The notation srcrefBegin="1.1" srcrefEnd="1.6" is just an example. srcrefBegin should link to the beginning of the orginally typed expression by a human and srcrefEnd to the end of that expression. The format of the position is lineno.columnumber in this example.

dginev commented 9 years ago

Due to popular interest, pulling in to an earlier milestone :+1: If only it was that easy to actually solve things... Just FYI, this issue is still high on my personal priority list (but as everyone is aware, my LaTeXML time is quite limited nowadays).

brucemiller commented 9 years ago

You should note, however, that Moritz is asking for something subtly different. You wanted pointers into the original source, for editing round-tripping. Moritz wants pointers into the tex attribute, which isn't necessarily the same, although should have the same effect. However, maybe he'd be content with your original request, which seems doable (someday).
########
**Directions for this task**.
Repeat everything in the LaTeXML discussion from "You should note, however, that" down to "seems doable (someday).". The material that comes next is drawn from a separate source.

**Extracted records**.
########
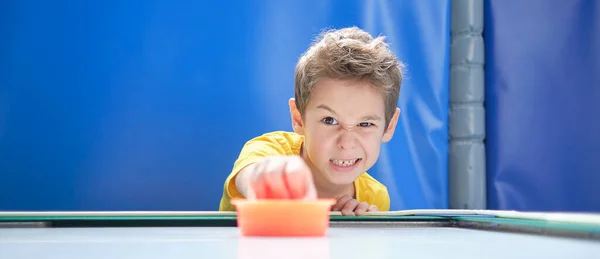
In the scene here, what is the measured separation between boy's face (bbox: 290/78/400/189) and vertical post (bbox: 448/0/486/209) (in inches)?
########
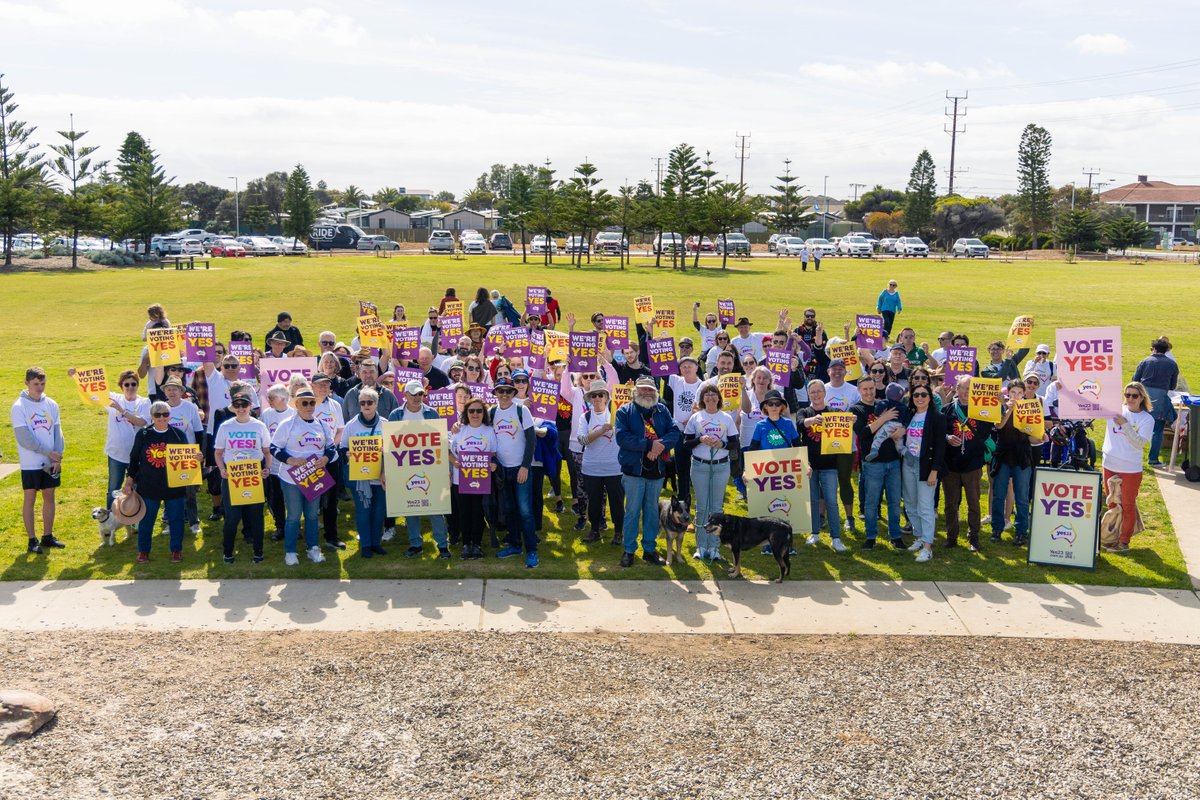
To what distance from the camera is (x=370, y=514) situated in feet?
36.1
########
**Task answer**.
You should note, however, that Moritz is asking for something subtly different. You wanted pointers into the original source, for editing round-tripping. Moritz wants pointers into the tex attribute, which isn't necessarily the same, although should have the same effect. However, maybe he'd be content with your original request, which seems doable (someday).